Computer Science ›› 2021, Vol. 48 ›› Issue (8): 291-299.doi: 10.11896/jsjkx.210100148

• Information Security • Previous Articles     Next Articles

Incomplete Information Game Theoretic Analysis to Defend Fingerprinting

LI Shao-hui, ZHANG Guo-min, SONG Li-hua, WANG Xiu-lei   

  1. Army Engineering University,Nanjing 210000,China
  • Received:2021-01-09 Revised:2021-03-29 Published:2021-08-10
  • About author:LI Shao-hui,born in 1994,postgra-duate.His main research interests include cyberspace security and information system security.( Guo-min,born in 1979,Ph.D,associate professor.His main research interests include cyberspace security and network management.
  • Supported by:
    Natural Science Youth Foundation of Jiangsu Province(BK20200582).
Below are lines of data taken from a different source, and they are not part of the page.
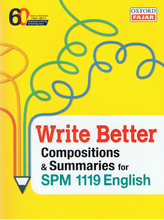 Load image into Gallery viewer, Write Better Compositions & Summaries For SPM 1119 English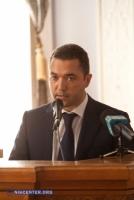 Николаевская прокуратура подготовила 13 исков в суд по возврату незаконно выделенных участков земли в рекреационной зоне на «Маяке»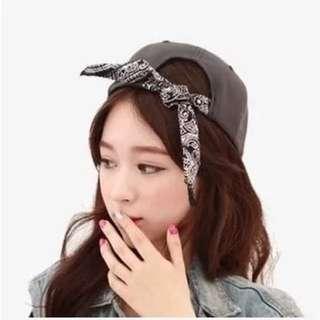 EXO ribbon front cap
Abstract: Fingerprinting,which is an important part of reconnaissance,the first stage of network attack killing chain,is the prerequisite of successful implementation of network attack.The promotion of the concept of active defense,especially deception defense,encourages the defenders to confuse the attackers by means of fingerprint information hiding and obfuscation,thus reducing the effectiveness of their network reconnaissance.Therefore,the defenders can obtain a certain first-mover advantage in the confrontation,and the confrontation of both sides is also advanced to the stage of reconnaissance.Deception is the strategic confrontation between the rational agents of both sides,game theory is a quantitative science to study the conflict and cooperation between rational decision players.It can model the players and actions of various defensive deception,and guide the defenders to make better use of deception technology.In this paper,the dynamic game model with incomplete information is used to analyze the interactive process from reconnaissance to attack.The possible perfect Bayesian Nash equilibrium are analyzed and calculated,and the equilibrium are discussed based on different scenarios.Suggestions are put forward for the defenders to optimize the deceptive strategy to achieve better anti-fingerprinting effect.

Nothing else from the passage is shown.